May I ask if either of you have any recommendations for the options to apply to ORNA?

Many thanks, Ali

MarcelS commented 7 years ago

Dear Ali,

the way we use ORNA is to set as k-mer the smallest k-mer size one uses in the assembly (because ORNA preserves k-mer connectivity in the de Bruijn graph). Then use a threshold value around 1.3 as this normally leads to significant reductions (50-70% depending on dataset complexity) and thus eases memory and runtime problems. If one has a super large dataset, say 600 mio reads or so, it may be worth trying out more stringent thresholds for ORNA to reduce more.

Hope this helps,

Marcel

Am 01.12.17 um 04:19 schrieb minor7b5:

Dear Marcel,

I've also hit similar issues (currently and in the past). I agree the issue is most likely due to non-normalisation of the data as it works no problem with smaller datasets, so thanks for recommending some tools. Dario, did you find this worked for you?

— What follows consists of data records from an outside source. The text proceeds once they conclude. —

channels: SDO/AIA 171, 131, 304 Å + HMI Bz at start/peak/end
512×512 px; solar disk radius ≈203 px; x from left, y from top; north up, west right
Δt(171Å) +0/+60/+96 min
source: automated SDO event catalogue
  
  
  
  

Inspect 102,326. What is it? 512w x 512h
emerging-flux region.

May I ask if either of you have any recommendations for the options to apply to ORNA?

Many thanks, Ali

— You are receiving this because you are subscribed to this thread. Reply to this email directly, view it on GitHub https://github.com/dzerbino/oases/issues/12#issuecomment-348390638, or mute the thread https://github.com/notifications/unsubscribe-auth/AAMPQ4_imNrOiXV22AT4Ui4SoVBGhR8Hks5s73BGgaJpZM4MVgIk.

--

Marcel H. Schulz High-throughput Genomics & Systems Biology Cluster of Excellence Multimodal Computing and Interaction and Max Planck Institute for Informatics Saarland Informatics Campus E1.4, Room 515 Saarland University 66123 Saarbruecken, Germany Tel: +49 681 93253115 http://hgsb.mpi-inf.mpg.de http://www.mmci.uni-saarland.de/en/irg/hgsb email: mschulz@mmci.uni-saarland.de


minor7b5 commented 6 years ago

Thanks for the advice - I have used ORNA and successfully ran some velvet/oases assemblies.

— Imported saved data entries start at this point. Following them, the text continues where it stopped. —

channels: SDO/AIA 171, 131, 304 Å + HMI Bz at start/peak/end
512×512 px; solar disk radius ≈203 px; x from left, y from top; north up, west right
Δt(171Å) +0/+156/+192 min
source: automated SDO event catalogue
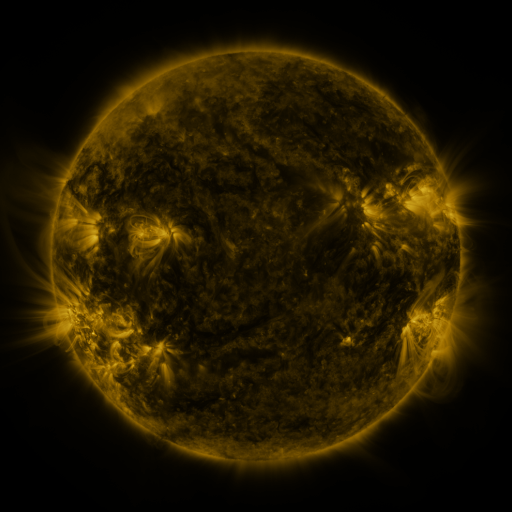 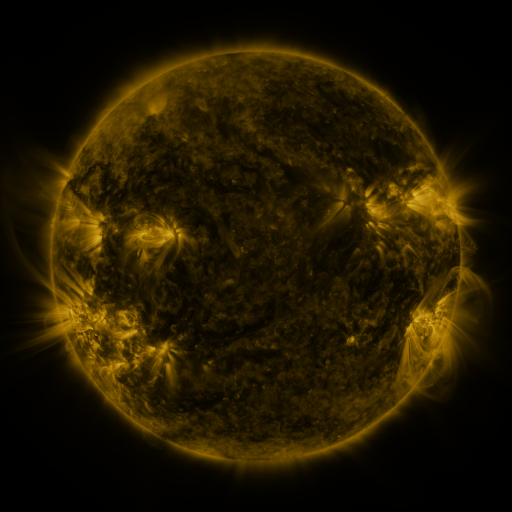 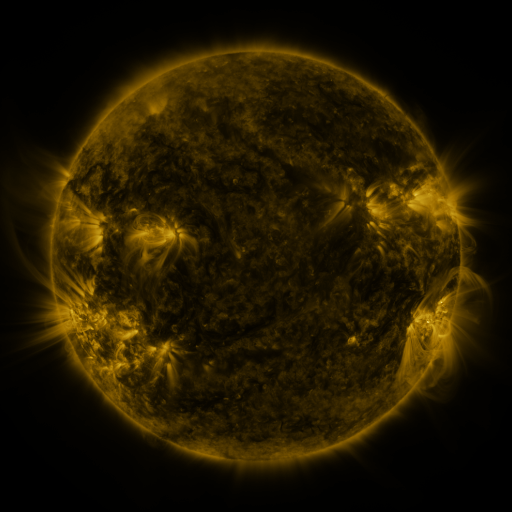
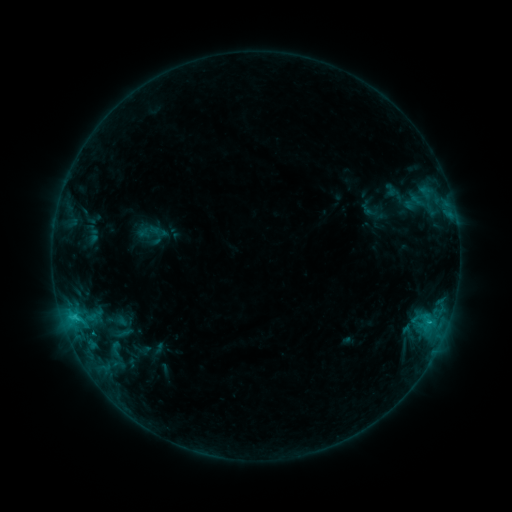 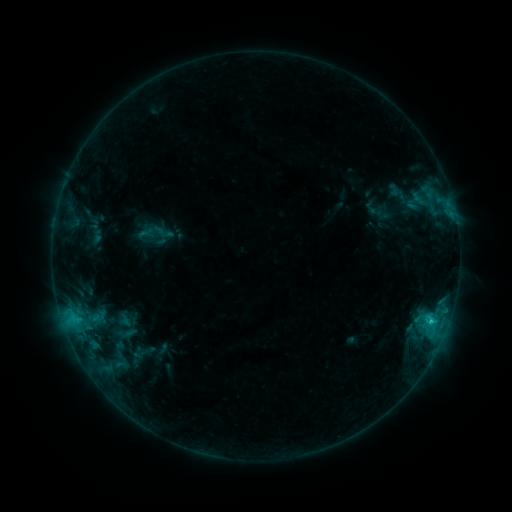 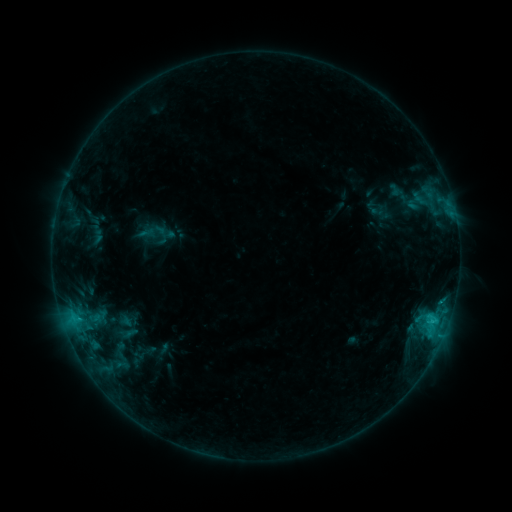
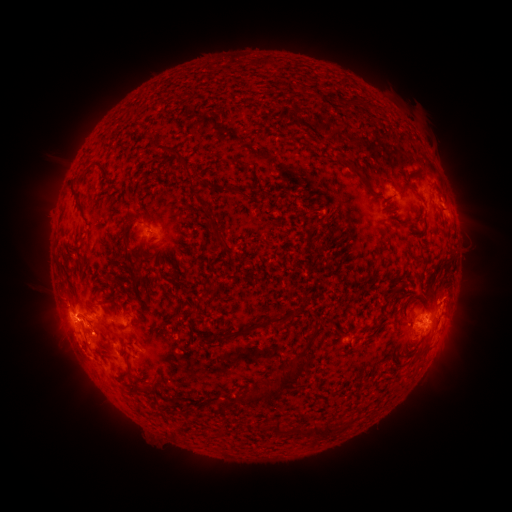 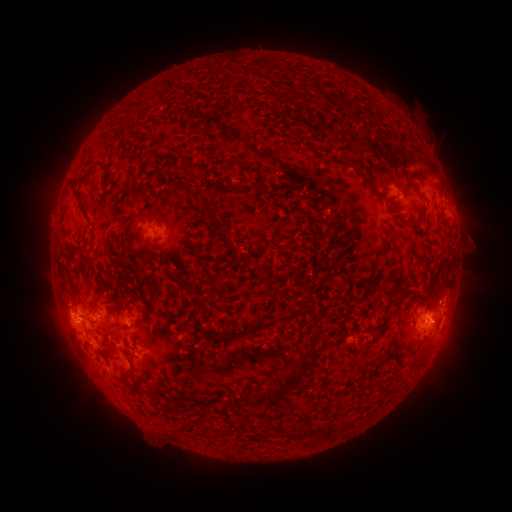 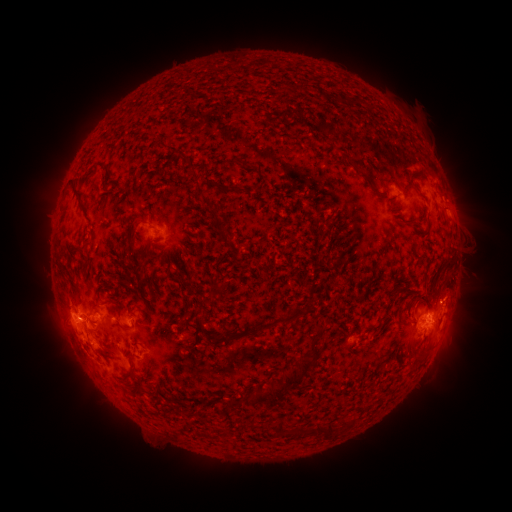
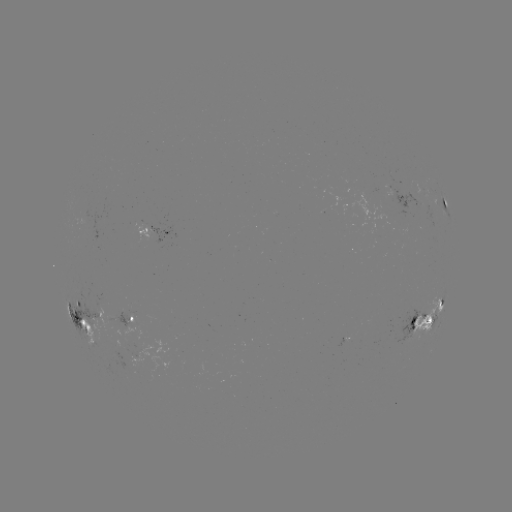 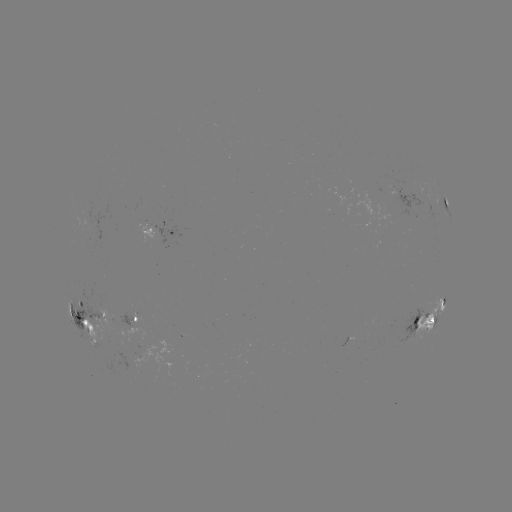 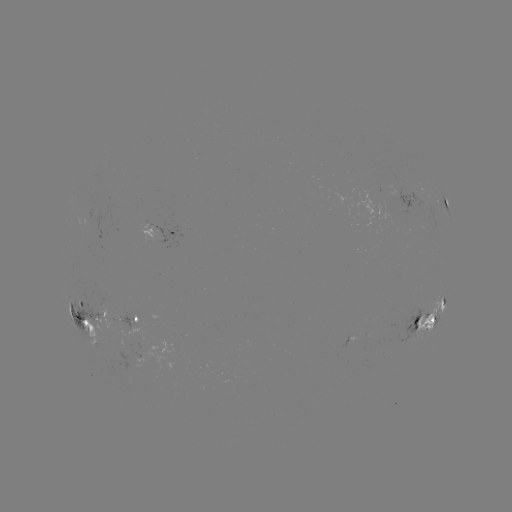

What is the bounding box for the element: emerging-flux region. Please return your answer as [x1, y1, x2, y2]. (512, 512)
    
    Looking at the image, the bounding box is [109, 354, 120, 362].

ksil91 commented 6 years ago

Hello,

I came across this thread because I have the same issue with my 100bp PE RNASeq data, with velvet requiring insanely high RAM for some kmer values (35, 45,55) but not higher values. I ran ORNA as suggested on my paired end reads, but it outputs a single fasta file with both right and left reads. Can velvet accept this file format, or do I have to split up the fasta file into 2 files?

Also, any idea why velvet would work for lower kmer values but not higher? I should also say that data are pooled from multiple individuals.

SchulzLab commented 6 years ago

Hi Katherine, velvet accepts this interleaved paired-end format as mentioned in the documentation (see here https://www.ebi.ac.uk/~zerbino/velvet/Manual.pdf). It should work fine you don't need to split up into 2 files.

Hope that helps, Marcel

SchulzLab commented 6 years ago

About the question why higher kmer values take too much RAM. The higher k, the larger the number of unique kmers that form unique nodes in the graph. At higher kmer values, presumably too many nodes and their connecting data structures are being created and blow up the memory.